Karanja oil has been chosen for the time dependent tranesterification studies
since it is cheap, non edible and present abundantly in India. Hence, it can
serve as a good source of raw material for bio fuel generation. Since, immobilization
impart stability to enzyme system and also increases the shelf life and reusability
of enzyme. Hence an attempt has been made to check out the efficiency of LPB1
lipase in immobilized condition for transesterification reaction. Figure
4b shows the transesterification of Karanja oil at various interval of time
(1-3 h) by alginate immobilized LPB1 crude lipase. Transesterification started
within first hours of incubation of Karanja oil with immobilized lipase. Transesterification
has been worked out in aqueous and non aqueous system using lipase for bio-diesel
production by many workers (Singh et al., 2008).

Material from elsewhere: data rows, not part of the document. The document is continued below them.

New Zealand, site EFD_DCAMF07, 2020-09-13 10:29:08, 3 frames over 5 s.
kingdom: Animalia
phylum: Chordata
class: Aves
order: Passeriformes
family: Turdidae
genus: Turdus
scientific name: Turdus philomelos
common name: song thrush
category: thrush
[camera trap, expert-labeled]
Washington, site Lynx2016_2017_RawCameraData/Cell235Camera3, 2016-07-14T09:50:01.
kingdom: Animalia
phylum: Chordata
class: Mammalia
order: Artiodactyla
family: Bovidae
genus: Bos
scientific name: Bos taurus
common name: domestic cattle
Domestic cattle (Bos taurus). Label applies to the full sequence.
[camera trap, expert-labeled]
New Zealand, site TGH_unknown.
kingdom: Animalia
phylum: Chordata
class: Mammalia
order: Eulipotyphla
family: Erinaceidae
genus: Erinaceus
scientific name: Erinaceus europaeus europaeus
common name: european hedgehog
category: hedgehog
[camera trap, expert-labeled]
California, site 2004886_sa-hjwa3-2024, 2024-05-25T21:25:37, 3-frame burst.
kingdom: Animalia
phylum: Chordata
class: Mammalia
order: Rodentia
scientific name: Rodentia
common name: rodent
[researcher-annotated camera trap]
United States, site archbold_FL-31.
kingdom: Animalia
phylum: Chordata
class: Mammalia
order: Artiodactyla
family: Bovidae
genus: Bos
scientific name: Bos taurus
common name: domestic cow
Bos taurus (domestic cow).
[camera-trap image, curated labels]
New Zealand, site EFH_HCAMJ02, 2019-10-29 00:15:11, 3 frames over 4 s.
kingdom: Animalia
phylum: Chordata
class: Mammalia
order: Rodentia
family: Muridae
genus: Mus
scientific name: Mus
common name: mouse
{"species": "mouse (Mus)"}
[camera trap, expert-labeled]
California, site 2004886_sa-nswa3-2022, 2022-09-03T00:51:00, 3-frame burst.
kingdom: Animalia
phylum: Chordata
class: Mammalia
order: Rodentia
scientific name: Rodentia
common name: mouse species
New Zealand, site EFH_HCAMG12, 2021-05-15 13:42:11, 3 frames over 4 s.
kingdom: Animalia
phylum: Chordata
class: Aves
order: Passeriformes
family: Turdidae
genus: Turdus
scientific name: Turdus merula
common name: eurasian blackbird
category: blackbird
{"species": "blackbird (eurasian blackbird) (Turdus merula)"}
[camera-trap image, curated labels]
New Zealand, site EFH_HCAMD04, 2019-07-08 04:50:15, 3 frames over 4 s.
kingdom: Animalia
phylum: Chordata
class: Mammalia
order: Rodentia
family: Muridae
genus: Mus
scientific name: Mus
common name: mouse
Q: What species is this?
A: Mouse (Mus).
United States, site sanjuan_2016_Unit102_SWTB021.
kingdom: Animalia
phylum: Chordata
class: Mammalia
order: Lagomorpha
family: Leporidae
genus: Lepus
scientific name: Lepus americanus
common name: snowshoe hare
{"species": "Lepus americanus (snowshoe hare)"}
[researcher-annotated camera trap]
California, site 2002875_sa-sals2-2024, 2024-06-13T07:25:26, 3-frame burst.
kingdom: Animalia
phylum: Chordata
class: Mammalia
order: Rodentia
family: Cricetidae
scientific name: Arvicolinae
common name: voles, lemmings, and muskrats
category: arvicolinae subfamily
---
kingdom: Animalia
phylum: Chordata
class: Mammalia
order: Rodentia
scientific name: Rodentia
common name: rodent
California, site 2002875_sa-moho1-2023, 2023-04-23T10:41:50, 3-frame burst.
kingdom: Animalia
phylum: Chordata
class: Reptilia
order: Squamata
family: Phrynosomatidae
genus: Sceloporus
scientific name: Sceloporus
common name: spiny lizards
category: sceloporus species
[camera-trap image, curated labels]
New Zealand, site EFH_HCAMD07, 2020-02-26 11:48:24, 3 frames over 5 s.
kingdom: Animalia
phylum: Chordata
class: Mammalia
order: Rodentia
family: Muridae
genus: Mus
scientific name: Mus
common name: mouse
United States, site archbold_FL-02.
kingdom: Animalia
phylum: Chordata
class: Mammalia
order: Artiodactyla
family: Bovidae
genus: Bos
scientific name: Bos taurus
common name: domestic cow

In order to utilize lipases in non aqueous environment the enzyme has frequently
been immobilized on various support matrix (Jagannathan,
et al., 2008; Shieh et al., 2003; Hus
et al., 2002). Alginate has been used as immobilization matrix for
lipase immobilization by many workers (Bhushan et al.,
2008; Devanesan et al., 2007).
From the present study it has been demonstrated that the LPB1 strain shows the efficiency of methanolysis of non edible oil from Karanja. The crude lipase of LPB1 both in soluble form as well as alginate immobilized form exhibited the transesterification of this oil within 3 h of incubation of reaction mixture. In comparison with the highly purified commercial lipase, the inexpensive crude lipase preparation obtained from LPB1 had a distinct rate of tranesterification and at the same time is comparatively cheaper. However,,the further research on various parameters affecting the methyl ester yields namely temperature, pH, reaction time and number of bead and molecular ratio of oil to methanol is to be studied.